PAN M 360 : Donc, personne d’autre que le chorégraphe est intervenu dans le montage, dans l’édition de la partition originale
THOMAS BANGALTER : Non, sauf le chef d’orchestre qui était aussi dès le départ dans le processus. Il a pu m’aider sur certains questionnements. J’étais moi-même entré en immersion dans la musique symphonique, dans les directions d’œuvres. Pendant de longs mois, j’ai vraiment étudié les traités d’orchestration mais… j’avais encore des questions auxquelles seule l’expérience d’un chef pourrait répondre, notamment sur la gestion de l’effort, sur la faisabilité de certaines parties. Le chef d’orchestre a donc pu me guider sur certains questionnements. Je lui demandais justement de ne pas me donner la solution mais plutôt de me dire plus si c’était viable. Ça a été vraiment un travail avec le chorégraphe et le chef.
PAN M 360 : Vous êtes donc affranchi de toutes les étapes préliminaires, c’est-à-dire sans orchestrateur ou arrangeur. Cette fois, vous étiez seul, sans filet – et sans casque, il va sans dire.
THOMAS BANGALTER : Voilà. C’était d’ailleurs la raison pour laquelle j’avais accepté ce projet. J’ai toujours aimé réinventer les circonstances du processus créatif.
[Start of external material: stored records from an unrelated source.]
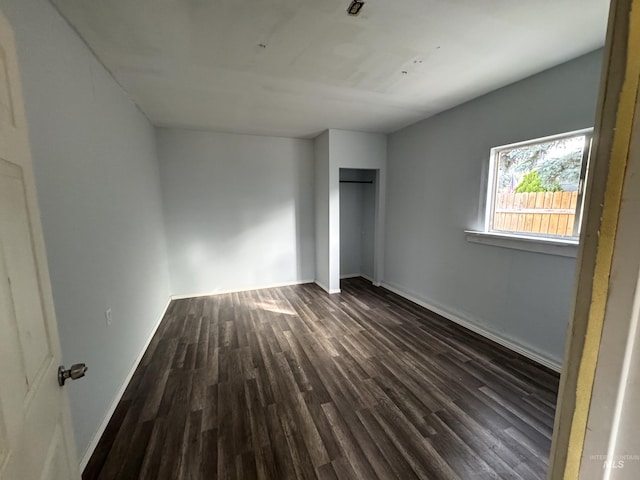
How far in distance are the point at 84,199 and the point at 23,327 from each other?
1277 mm

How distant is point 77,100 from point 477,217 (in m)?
3.55

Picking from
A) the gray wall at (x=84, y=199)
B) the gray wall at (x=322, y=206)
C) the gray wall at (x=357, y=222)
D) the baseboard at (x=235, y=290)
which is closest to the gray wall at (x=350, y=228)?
the gray wall at (x=357, y=222)

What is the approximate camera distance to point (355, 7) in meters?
1.48

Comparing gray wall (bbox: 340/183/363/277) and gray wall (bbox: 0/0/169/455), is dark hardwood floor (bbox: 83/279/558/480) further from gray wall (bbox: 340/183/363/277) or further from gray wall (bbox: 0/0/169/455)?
gray wall (bbox: 340/183/363/277)

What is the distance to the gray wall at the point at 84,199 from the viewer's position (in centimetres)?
128

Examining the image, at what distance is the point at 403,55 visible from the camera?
6.47 ft

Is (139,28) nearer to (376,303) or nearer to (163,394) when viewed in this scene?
(163,394)

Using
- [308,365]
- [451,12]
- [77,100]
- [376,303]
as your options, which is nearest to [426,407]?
[308,365]

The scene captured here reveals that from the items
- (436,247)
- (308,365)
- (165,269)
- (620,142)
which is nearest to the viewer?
(620,142)

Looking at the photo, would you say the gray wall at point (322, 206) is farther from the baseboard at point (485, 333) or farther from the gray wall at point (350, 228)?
the baseboard at point (485, 333)

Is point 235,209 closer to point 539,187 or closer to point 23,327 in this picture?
point 23,327

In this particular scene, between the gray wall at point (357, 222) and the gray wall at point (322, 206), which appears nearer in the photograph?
the gray wall at point (322, 206)

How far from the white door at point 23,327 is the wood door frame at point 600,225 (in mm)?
1097

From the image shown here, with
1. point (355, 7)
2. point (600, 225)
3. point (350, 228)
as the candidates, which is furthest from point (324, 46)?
point (350, 228)
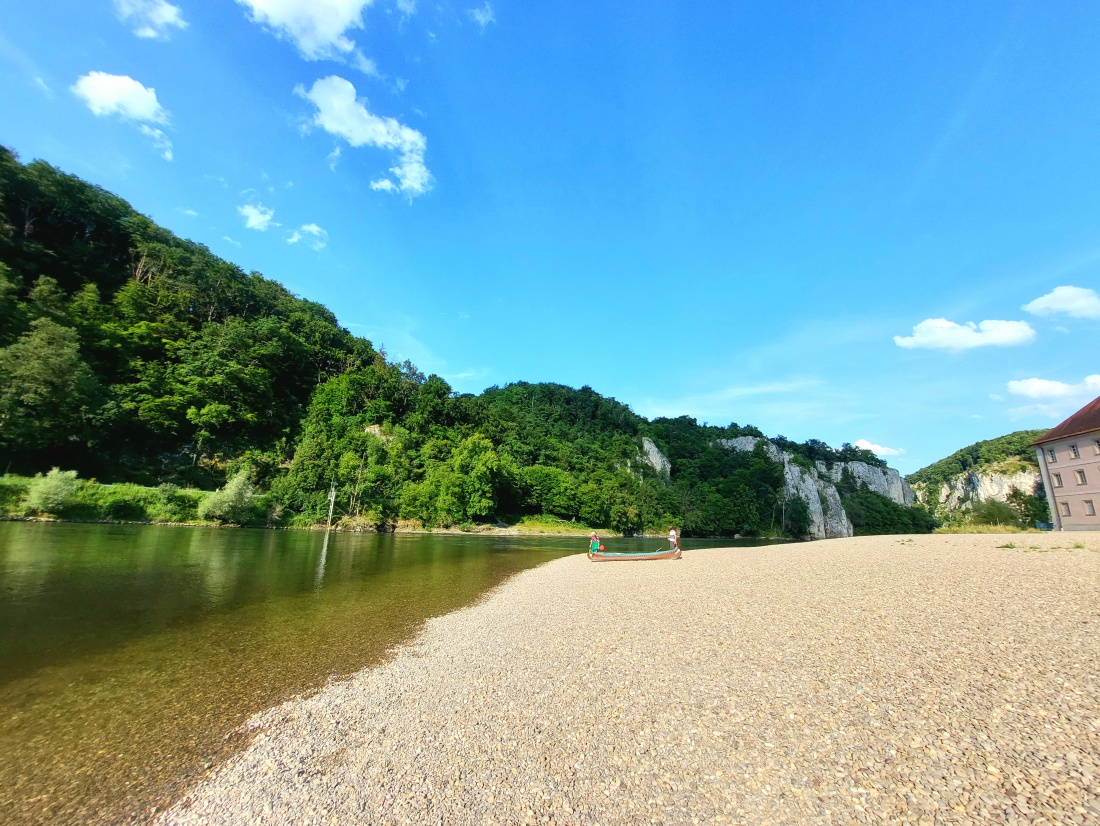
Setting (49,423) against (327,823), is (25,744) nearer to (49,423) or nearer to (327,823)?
(327,823)

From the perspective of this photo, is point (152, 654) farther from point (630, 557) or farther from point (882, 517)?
point (882, 517)

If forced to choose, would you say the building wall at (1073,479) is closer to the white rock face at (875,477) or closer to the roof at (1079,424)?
the roof at (1079,424)

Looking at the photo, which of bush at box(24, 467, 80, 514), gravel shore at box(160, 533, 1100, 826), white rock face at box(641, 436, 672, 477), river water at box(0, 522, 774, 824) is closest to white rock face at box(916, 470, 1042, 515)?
white rock face at box(641, 436, 672, 477)

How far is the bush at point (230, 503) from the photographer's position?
46.2m

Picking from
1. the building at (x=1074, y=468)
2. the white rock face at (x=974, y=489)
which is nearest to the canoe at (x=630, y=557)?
the building at (x=1074, y=468)

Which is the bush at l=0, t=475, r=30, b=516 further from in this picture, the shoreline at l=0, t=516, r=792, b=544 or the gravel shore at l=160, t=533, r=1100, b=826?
the gravel shore at l=160, t=533, r=1100, b=826

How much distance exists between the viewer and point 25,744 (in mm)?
6016

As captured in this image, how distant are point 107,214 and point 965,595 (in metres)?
113

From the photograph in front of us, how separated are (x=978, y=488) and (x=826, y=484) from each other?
1412 inches

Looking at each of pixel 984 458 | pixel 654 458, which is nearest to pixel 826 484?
pixel 984 458

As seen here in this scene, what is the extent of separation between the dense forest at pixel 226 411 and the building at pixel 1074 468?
5680 centimetres

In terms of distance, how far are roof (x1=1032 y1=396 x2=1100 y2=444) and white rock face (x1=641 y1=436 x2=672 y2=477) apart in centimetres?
8306

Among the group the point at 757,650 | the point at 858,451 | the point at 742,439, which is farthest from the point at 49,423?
the point at 858,451

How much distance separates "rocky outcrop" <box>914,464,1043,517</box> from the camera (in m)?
107
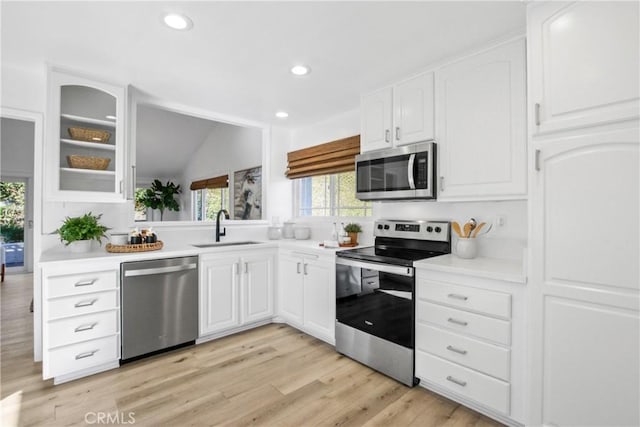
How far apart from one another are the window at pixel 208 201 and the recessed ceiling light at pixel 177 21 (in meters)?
2.92

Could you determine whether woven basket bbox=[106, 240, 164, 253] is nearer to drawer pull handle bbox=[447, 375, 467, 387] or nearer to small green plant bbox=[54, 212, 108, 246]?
small green plant bbox=[54, 212, 108, 246]

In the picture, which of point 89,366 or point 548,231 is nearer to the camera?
point 548,231

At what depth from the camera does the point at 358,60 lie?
231 centimetres

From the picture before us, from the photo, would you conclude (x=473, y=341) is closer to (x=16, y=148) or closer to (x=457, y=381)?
(x=457, y=381)

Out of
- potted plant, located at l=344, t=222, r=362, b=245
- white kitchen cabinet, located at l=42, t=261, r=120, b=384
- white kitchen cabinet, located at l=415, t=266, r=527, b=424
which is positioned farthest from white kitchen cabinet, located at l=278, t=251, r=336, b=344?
white kitchen cabinet, located at l=42, t=261, r=120, b=384

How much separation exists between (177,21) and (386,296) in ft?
7.31

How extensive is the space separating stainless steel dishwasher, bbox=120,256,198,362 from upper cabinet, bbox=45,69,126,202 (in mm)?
718

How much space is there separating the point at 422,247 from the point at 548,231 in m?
1.17

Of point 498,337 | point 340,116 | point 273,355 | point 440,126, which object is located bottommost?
point 273,355

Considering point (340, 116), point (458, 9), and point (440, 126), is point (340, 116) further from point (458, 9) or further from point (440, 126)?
point (458, 9)

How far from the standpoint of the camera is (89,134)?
2.60 m

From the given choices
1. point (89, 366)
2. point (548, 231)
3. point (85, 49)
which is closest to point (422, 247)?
point (548, 231)

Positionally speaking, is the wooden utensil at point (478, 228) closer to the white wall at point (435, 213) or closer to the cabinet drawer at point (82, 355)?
the white wall at point (435, 213)

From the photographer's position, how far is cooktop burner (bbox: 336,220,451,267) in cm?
243
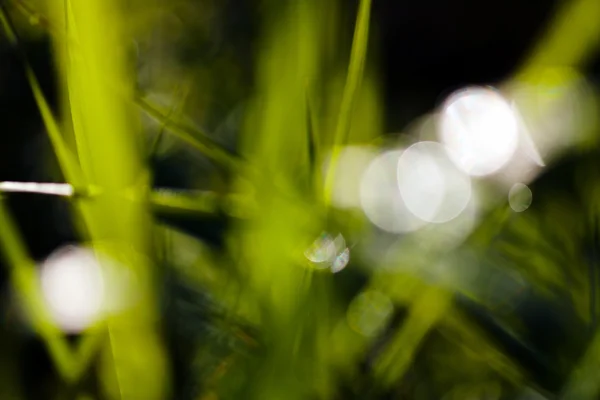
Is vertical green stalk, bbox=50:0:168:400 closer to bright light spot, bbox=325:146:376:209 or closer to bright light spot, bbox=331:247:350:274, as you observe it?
bright light spot, bbox=331:247:350:274

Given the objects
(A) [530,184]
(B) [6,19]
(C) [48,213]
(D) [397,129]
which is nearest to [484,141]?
(D) [397,129]

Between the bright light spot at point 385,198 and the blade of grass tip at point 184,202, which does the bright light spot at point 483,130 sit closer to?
the bright light spot at point 385,198

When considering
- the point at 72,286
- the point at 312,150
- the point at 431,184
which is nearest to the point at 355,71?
the point at 312,150

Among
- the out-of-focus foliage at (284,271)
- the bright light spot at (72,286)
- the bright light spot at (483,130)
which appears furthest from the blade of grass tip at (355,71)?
the bright light spot at (483,130)

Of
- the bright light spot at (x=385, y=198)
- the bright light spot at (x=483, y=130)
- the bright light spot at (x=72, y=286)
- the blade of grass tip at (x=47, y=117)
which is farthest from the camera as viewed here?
the bright light spot at (x=483, y=130)

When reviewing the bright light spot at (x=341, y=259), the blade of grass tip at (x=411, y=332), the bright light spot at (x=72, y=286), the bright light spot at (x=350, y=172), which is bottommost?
the blade of grass tip at (x=411, y=332)

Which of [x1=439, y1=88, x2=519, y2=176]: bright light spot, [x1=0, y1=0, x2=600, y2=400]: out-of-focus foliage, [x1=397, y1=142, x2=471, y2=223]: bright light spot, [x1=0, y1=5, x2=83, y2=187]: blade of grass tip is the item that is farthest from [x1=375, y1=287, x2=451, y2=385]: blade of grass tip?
[x1=439, y1=88, x2=519, y2=176]: bright light spot

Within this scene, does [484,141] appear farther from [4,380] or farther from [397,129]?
[4,380]
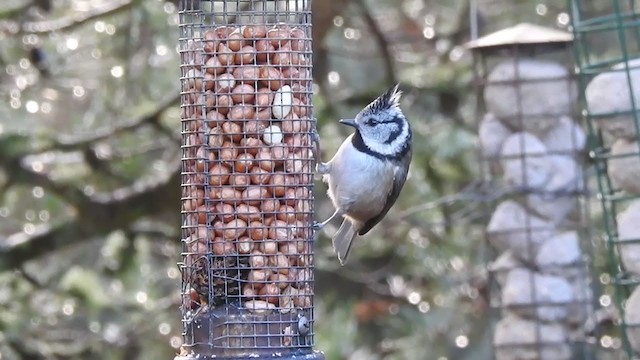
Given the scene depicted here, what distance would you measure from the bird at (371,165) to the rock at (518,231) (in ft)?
3.86

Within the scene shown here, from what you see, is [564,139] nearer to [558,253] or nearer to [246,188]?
[558,253]

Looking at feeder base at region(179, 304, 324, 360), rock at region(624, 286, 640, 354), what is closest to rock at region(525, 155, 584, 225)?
rock at region(624, 286, 640, 354)

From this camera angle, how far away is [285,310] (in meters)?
4.22

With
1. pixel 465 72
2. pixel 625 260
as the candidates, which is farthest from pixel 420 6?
pixel 625 260

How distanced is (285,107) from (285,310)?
2.23 ft

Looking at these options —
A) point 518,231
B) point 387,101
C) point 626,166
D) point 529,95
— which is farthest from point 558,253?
point 387,101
À chaque étape de Daft Punk, on a eu l’occasion de pouvoir aborder le travail de manière différente. Quand j’ai travaillé sur un dessin animé japonais, c’était pareil, un peu comme un stage; j’avais fait 15 allers retours avec le Japon en rentrant dans la production de dessins animés. L’opportunité d’un tel projet, c’était un peu repartir de zéro, apprendre des nouvelles choses, se tromper et recommencer, réussir certains trucs et réaliser de nouveau que dans un état d’esprit, quand on est débutant, on ne fait pas les mêmes choses de la même façon que quelqu’un qui aura vraiment beaucoup d’expérience. Or cette innocence et cette sincérité ou cette maladresse m’intéressent en règle générale. C’est aussi pour ça que j’ai décidé vraiment de prendre le temps d’accomplir ce travail réparti sur deux ans et demi et qui a dû me mobiliser à peu près un an et demi à temps complet.
PAN M 360 : Maintenant si on parle du concept de Mythologies, comment s’est-il finalement révélé?
THOMAS BANGALTER : C’est le chorégraphe qui en a eu l’idée. Après lui avoir transmis des esquisses et avoir mené quelques réunions de travail sur ces ébauches, à peu près une vingtaine de minutes à ce moment-là, il est revenu vers moi en me disant « J’ai l’impression que ces couleurs et cette direction, ça fonctionne avec l’idée de travailler sur les mythologies. » Et c’est là après où il est revenu avec une liste, une sorte de livret un peu compact de différents mythes. Et j’ai alors commencé à lui proposer l’attribution de ces différents mythes à mes différentes esquisses. Quand il a validé ça, là, je suis reparti travailler de mon côté.
PAN M 360 : Et y a-t-il lieu de faire des liens avec votre background de compositeur et producteur électronique et ce qui s’est produit dans ce contexte là?
THOMAS BANGALTER : Pas vraiment. Si je reprends même le dernier disque de Daft Punk qu’on a fait en Random Access Memory, je n’ai pas vraiment l’impression qu’il s’agit d’un disque de musique électronique. J’ai donc du mal à répondre à cette question. C’est vrai que j’ai davantage travaillé strictement avec des machines au départ (de ma carrière), mais assez vite j’ai fait des compositions et des chansons avec ces machines. Et puis ajouté des instruments (non électroniques) au fur et à mesure. J’ai déjà fait des musiques instrumentales avec aussi des machines.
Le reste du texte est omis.